UNITED STATES

SECURITIES AND EXCHANGE COMMISSION

Washington, D.C. 20549

 


 

FORM 8-K

 


 

CURRENT REPORT

Pursuant to Section 13 or 15(d) of the

Securities Exchange Act of 1934

 

Date of report (Date of earliest event reported):  August 13, 2014

 


 

DineEquity, Inc.

(Exact Name of Registrant as Specified in Charter)

 


 

Delaware

 

001-15283

 

95-3038279

(State or other jurisdiction
of incorporation or organization)

 

 

(Commission File No.)

 

(I.R.S. Employer
Identification No.)

 

450 North Brand Boulevard, Glendale, California

 

91203-2306

(Address of principal executive offices)

 

(Zip Code)

 

(818) 240-6055

(Registrant’s telephone number, including area code)

 


 

Check the appropriate box below if the Form 8-K filing is intended to simultaneously satisfy the filing obligation of the Registrant under any of the following provisions (see General Instruction A.2. below):

 

o    Written communications pursuant to Rule 425 under the Securities Act (17 CFR 230.425)

 

o    Soliciting material pursuant to Rule 14a-12 under the Exchange Act (17 CFR 240.14a-12)

 

o    Pre-commencement communications pursuant to Rule 14d-2(b) under the Exchange Act (17 CFR 240.14d-2(b))

 

o    Pre-commencement communications pursuant to Rule 13e-4(c) under the Exchange Act (17 CFR 240.13e-4(c))

 

 

 



 

Item 1.01                                 Entry into a Material Definitive Agreement.

 

On August 13, 2014, DineEquity, Inc., a Delaware corporation (the “Corporation”) and certain subsidiaries of the Corporation, entered into a Purchase Agreement (the “Purchase Agreement”), pursuant to which two special purpose subsidiaries of the Corporation have agreed to jointly issue and sell $1,300,000,000 of their Series 2014-1 4.277% Fixed Rate Senior Secured Notes, Class A-2 (the “Notes”).

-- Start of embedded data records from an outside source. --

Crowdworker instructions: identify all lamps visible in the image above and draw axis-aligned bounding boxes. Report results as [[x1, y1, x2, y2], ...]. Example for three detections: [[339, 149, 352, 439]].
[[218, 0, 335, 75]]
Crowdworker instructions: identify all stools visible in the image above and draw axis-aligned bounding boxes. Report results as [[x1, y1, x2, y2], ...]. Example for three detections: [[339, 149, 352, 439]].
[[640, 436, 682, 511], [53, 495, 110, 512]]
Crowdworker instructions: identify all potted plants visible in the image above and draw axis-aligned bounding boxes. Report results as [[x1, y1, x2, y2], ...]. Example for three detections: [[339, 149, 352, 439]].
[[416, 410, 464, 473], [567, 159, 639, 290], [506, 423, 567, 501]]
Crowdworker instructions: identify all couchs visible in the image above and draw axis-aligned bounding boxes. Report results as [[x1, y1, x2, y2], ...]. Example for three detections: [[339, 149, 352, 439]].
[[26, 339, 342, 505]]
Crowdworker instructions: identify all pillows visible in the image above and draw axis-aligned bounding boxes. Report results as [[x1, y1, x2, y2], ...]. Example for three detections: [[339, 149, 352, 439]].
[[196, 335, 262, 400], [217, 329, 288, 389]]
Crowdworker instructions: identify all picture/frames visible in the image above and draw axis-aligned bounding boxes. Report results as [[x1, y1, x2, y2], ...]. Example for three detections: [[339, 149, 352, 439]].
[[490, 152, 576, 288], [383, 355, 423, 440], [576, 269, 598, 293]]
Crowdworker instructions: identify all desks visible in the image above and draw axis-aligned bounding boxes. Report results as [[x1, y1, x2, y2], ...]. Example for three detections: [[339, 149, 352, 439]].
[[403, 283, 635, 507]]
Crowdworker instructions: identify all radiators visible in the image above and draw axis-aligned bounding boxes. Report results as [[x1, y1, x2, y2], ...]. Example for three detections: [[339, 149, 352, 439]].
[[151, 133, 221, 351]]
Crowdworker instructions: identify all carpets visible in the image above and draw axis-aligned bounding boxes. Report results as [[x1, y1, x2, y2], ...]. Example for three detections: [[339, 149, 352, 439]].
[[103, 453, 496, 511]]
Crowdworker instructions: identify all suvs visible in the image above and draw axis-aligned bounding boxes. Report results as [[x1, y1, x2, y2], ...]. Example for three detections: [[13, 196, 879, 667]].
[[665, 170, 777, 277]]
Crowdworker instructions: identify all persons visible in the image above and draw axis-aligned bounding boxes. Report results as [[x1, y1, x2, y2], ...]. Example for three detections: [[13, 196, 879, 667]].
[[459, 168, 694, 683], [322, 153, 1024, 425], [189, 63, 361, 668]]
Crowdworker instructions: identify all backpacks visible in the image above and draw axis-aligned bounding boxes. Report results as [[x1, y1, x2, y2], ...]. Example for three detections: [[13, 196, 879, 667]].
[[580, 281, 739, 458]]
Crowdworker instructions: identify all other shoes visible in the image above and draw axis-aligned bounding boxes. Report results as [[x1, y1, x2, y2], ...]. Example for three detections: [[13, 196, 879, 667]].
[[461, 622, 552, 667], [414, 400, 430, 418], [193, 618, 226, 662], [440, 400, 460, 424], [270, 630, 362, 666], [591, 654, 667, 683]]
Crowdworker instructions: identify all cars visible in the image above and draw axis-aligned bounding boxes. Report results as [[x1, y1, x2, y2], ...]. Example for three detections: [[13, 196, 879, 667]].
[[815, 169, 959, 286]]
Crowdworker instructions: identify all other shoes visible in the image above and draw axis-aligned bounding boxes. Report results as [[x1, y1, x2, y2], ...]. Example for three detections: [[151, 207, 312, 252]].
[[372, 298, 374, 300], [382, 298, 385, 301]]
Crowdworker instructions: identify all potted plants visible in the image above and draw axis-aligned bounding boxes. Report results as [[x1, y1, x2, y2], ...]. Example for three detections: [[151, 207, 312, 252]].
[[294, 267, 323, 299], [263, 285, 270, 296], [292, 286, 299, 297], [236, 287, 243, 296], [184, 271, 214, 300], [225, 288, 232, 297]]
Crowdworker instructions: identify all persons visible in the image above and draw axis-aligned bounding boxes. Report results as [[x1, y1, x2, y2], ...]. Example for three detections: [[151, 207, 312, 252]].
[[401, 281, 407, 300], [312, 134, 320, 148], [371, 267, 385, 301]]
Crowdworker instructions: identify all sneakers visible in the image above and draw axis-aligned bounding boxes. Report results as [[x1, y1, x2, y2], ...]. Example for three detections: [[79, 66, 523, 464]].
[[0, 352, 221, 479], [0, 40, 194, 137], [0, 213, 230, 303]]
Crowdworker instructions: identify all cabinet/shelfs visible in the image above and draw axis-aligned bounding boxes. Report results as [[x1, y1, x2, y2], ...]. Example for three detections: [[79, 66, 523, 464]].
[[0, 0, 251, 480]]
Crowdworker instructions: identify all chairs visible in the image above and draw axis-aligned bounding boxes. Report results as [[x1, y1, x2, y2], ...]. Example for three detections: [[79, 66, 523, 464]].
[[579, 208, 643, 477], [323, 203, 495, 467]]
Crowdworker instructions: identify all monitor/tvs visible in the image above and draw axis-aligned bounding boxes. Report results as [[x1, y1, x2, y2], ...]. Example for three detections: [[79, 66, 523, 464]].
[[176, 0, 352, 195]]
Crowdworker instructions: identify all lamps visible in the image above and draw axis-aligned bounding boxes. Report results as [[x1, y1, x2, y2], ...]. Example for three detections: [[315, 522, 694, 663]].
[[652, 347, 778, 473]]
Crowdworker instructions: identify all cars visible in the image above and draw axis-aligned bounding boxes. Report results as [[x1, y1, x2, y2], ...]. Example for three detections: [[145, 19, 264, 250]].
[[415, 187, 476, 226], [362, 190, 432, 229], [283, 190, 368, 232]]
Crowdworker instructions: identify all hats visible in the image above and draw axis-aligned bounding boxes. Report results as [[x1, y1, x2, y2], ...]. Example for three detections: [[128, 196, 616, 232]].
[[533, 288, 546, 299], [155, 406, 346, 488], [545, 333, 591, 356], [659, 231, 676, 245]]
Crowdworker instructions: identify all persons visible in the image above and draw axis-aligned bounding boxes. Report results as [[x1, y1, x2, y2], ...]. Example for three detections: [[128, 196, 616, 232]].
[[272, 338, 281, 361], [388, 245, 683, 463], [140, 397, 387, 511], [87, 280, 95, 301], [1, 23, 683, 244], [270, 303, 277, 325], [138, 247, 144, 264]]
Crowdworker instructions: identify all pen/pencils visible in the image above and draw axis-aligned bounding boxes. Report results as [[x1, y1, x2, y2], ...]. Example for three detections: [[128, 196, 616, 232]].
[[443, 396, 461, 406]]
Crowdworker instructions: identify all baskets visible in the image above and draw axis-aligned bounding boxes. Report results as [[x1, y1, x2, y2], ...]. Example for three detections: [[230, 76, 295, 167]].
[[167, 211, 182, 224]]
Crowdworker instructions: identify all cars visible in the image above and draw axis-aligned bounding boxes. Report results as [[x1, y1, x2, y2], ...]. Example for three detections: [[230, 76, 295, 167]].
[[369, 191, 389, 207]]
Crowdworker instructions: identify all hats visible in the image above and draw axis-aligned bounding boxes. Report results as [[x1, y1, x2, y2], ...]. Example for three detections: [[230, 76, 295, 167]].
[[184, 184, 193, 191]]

The closing of the sale of the Notes is subject to the satisfaction of various closing conditions specified in the Purchase Agreement. A copy of the Purchase Agreement is attached hereto as Exhibit 99.1 and is incorporated herein by reference.

 

Item 8.01  Other Events.

 

On August 13, 2014, the Corporation issued a press release announcing its entry into the Purchase Agreement and the pricing of the Notes.  A copy of the press release is attached hereto as Exhibit 99.2 and is incorporated herein by reference.

 

Item 9.01                                 Financial Statements and Exhibits

 

(d)    Exhibits.

 

 

 

 

 

Exhibit
Number

 

Description

99.1

 

Purchase Agreement, dated August 13, 2014, among the Corporation, certain subsidiaries of the Corporation and Guggenheim Securities, LLC.

 

 

 

99.2

 

Press Release regarding the Corporation’s entry into the Purchase Agreement and pricing of the Notes issued by the Corporation on August 13, 2014.

 



 

SIGNATURES

 

Pursuant to the requirements of the Securities Exchange Act of 1934, the registrant has duly caused this report to be signed on its behalf by the undersigned thereunto duly authorized.

 

 

Date: August 14, 2014

DINEEQUITY, INC.

 

 

 

 

 

By:

/s/ Thomas W. Emrey

 

 

Thomas W. Emrey

 

 

Chief Financial Officer

 



 

Exhibit Index

 

 

Exhibit
Number

 

Description

99.1

 

Purchase Agreement, dated August 13, 2014, among the Corporation, certain subsidiaries of the Corporation and Guggenheim Securities, LLC.

 

 

 

99.2

 

Press Release regarding the Corporation’s entry into the Purchase Agreement and pricing of the Notes issued by the Corporation on August 13, 2014.